J-Bro, I always wanted to get a better look at your Fujiwara's and that video does a great job of that. Thanks for sharing!


----------



## watercrawl (May 24, 2011)

Man I love those knives.


----------



## shankster (May 24, 2011)

watercrawl said:


> Man I love those knives.



Me too! Beautiful knives indeed.

Jon: What's the difference between this line and the Fujiwara san Denka no Hoto,besides the huge price difference?


----------



## Mattias504 (May 24, 2011)

I think those are in blue steel...


That's what I'm talkin about, Jon!! The video does a great job of giving an idea of those. Now I just have to get money....


----------



## tk59 (May 24, 2011)

You forgot to mention they are great for shaving, too. :tease:


----------



## stereo.pete (May 24, 2011)

Does Fujiwara have any wa-handled options?


----------



## Lefty (May 24, 2011)

After seeing this video, do you guys NOW get why I mentioned them to the "Shigi Scared"?


----------



## JohnnyChance (May 24, 2011)

Thanks for the video. I like the look of these. Any of these fitting in your suitcase for ECG?


----------



## JBroida (May 24, 2011)

shankster said:


> Me too! Beautiful knives indeed.
> 
> Jon: What's the difference between this line and the Fujiwara san Denka no Hoto,besides the huge price difference?


 
the steel and the style of the knife... Denka no Hoto is more time consuming to produce



stereo.pete said:


> Does Fujiwara have any wa-handled options?

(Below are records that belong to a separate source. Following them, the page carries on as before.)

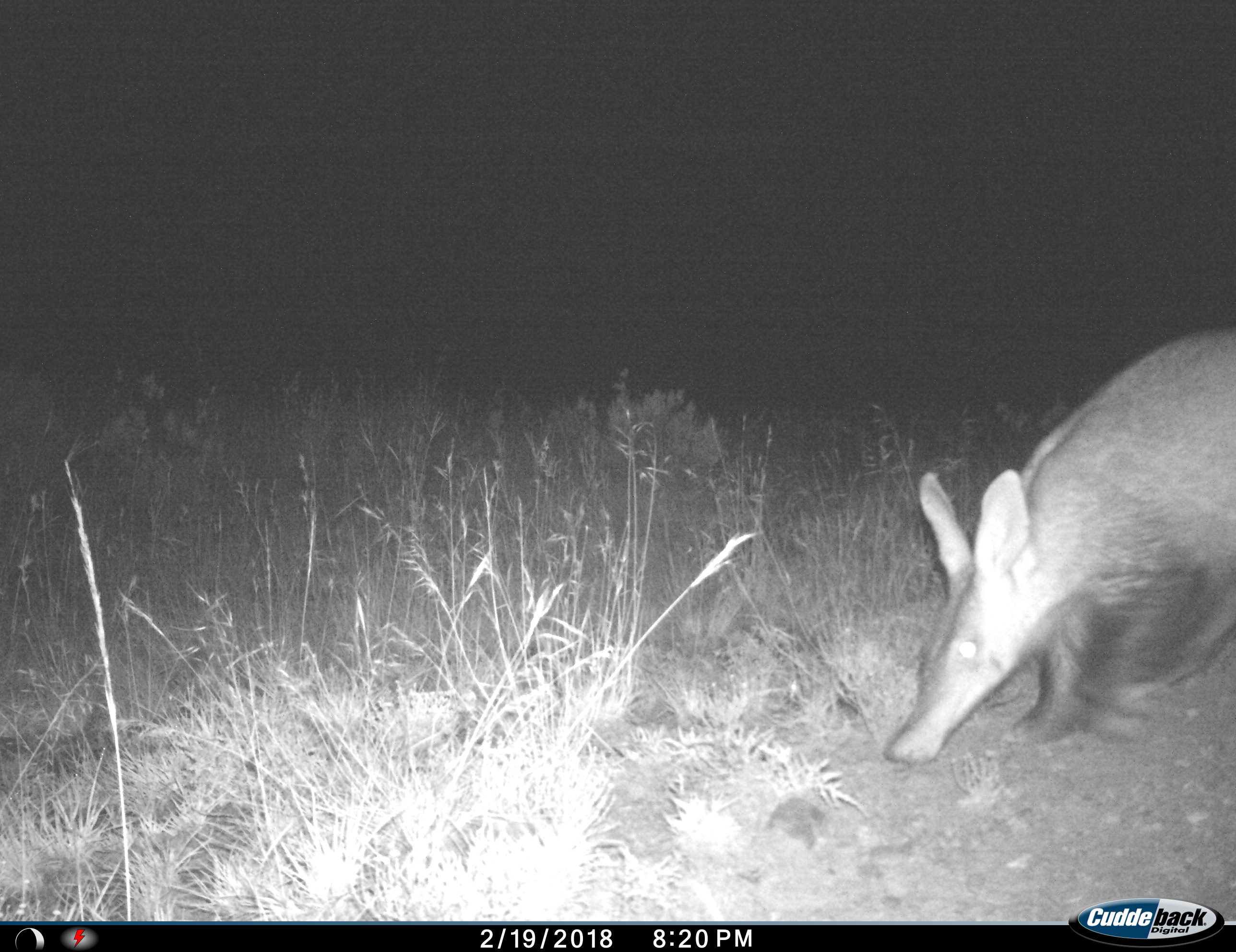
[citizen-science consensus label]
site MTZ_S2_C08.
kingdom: Animalia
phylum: Chordata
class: Mammalia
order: Tubulidentata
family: Orycteropodidae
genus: Orycteropus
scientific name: Orycteropus afer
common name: aardvark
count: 1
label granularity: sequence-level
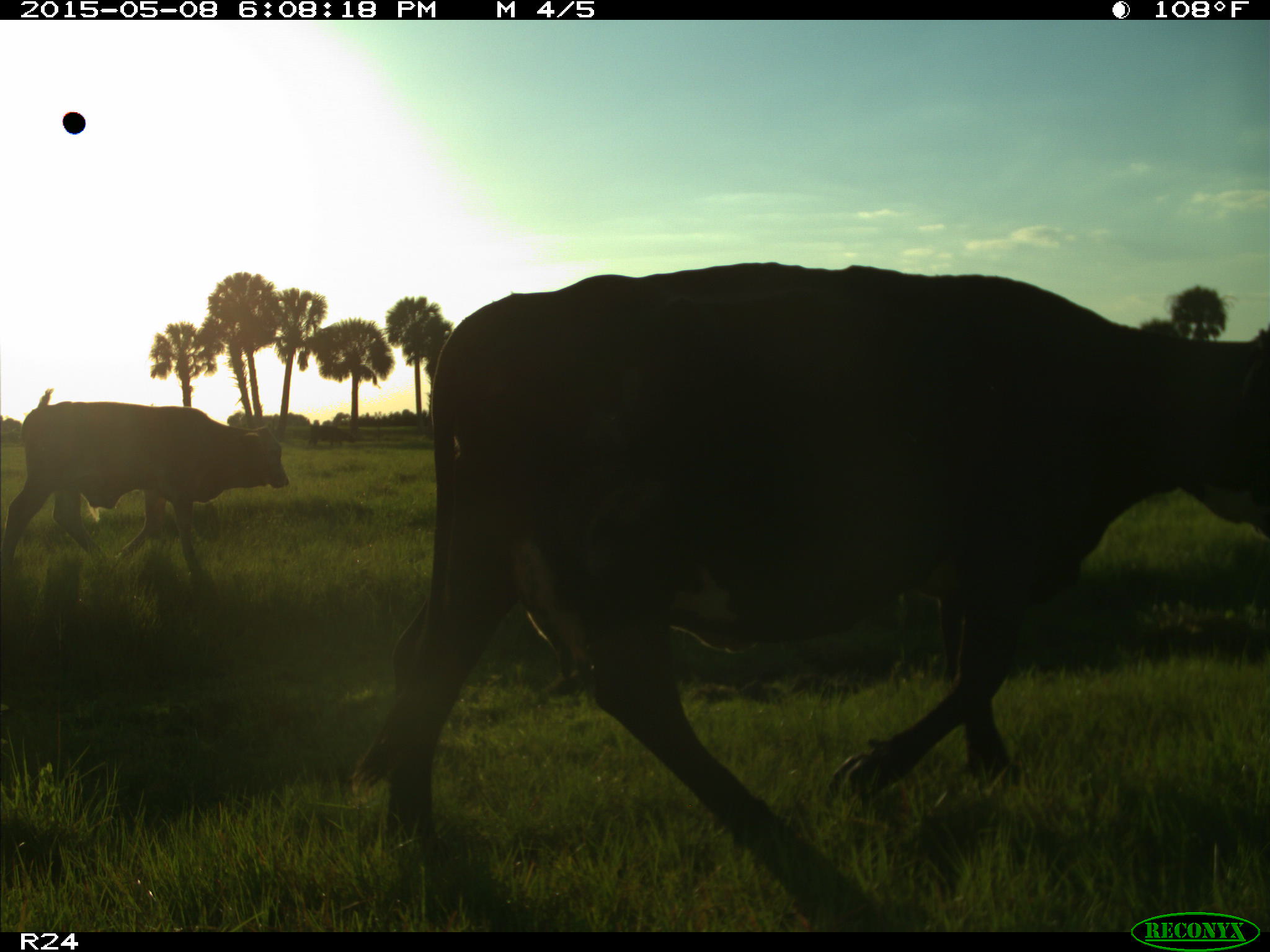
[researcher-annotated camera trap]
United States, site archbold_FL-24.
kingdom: Animalia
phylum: Chordata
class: Mammalia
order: Artiodactyla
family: Bovidae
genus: Bos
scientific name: Bos taurus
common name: domestic cow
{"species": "Bos taurus (domestic cow)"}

yes he does. i am hoping to pick some up this year, but right now i have so many things on order it makes my head spin and my bank account hurt 

@Johnny.Chance I think i can fit one or two of these in my suitcase... anything in particular you want to see?


----------



## JohnnyChance (May 25, 2011)

Either the "line knife" suji or the small gyuto.


----------



## JBroida (May 25, 2011)

i will try to bring both if i can.


----------